Unit SCRAM Code RX CRIT Initial PWR Initial RX Mode Current PWR Current RX Mode
1 N Y 100 Power Operation 100 Power Operation

Event Text

REACTOR POWER OPERATION IN EXCESS OF OPERATING LICENSE CONDITION

"This notification is being made pursuant to Braidwood Station Unit 1, Operating License Condition 2.G, which requires a 24 hour notification to the NRC Operations Center for reactor power operation in excess of 3586.6 megawatts thermal (100 percent rated power), i.e., a violation of Operating License Condition 2.C (1)- Braidwood Station will, following this notification, provide a written report within thirty days in accordance with the procedures described in 10 CFR 50.73(b), (c), and (e).

"Braidwood Station, Unit 1 experienced a Feedwater temperature transient on November 18, 2004, which caused reactor power to momentarily increase and peak at approximately 101.2% as indicated on the excore nuclear instrumentation system. The duration that reactor power remained above 100% was approximately one minute. Subsequent to the event, a number of peer reviews were conducted to validate that power did not exceed 102%. The results of these reviews questioned the methodology used to determine the power level at the time of the transient. Industry was consulted regarding methodologies appropriate for power level measurement during transient conditions. At 1700 on December 2, 2005, an independent Exelon task force concluded, using a conservative methodology, that reactor power level during this transient did exceed 100% for approximately one minute and was limited to a peak of approximately 103.5% and that the appropriate reports, as specified in the Operating License, should be initiated.

"This overpower transient, caused by the loss of a Feedwater heater string, is bounded by the Feedwater design basis transient described and analyzed in UFSAR, Section 15.1.1, "Feedwater System Malfunctions Causing a Reduction in Feedwater Temperature, therefore, the event did not place Braidwood Unit 1 in an unanalyzed condition that significantly degraded plant safety. No safety limits were exceeded and there was no impact on the health and safety of the public. The licensee has notified the Resident Inspector."

The licensee notified the NRC Resident Inspector.

____________________

## PROBLEM TO WORK ON:
In the event report, what caused the overpower transient at Braidwood Station Unit 1?

____________________

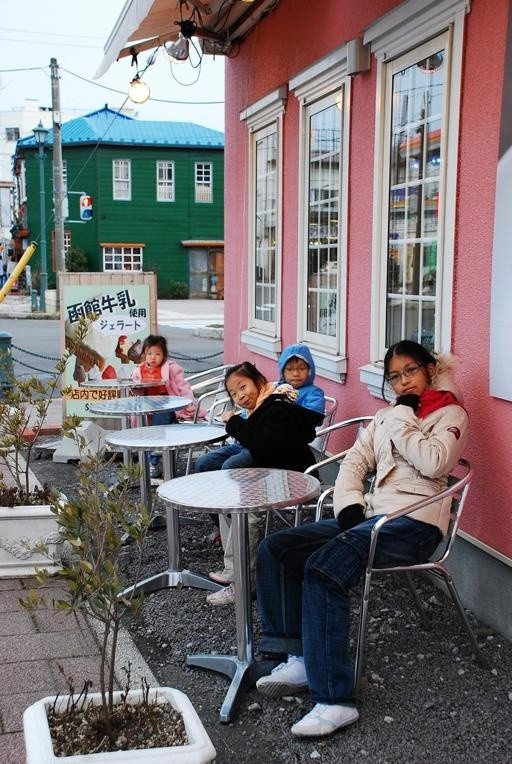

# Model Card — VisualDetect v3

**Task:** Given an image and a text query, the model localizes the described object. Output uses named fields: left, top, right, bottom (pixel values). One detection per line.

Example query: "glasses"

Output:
left=386, top=361, right=423, bottom=385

____________________

## YOUR SOLUTION:
The loss of a Feedwater heater string caused it.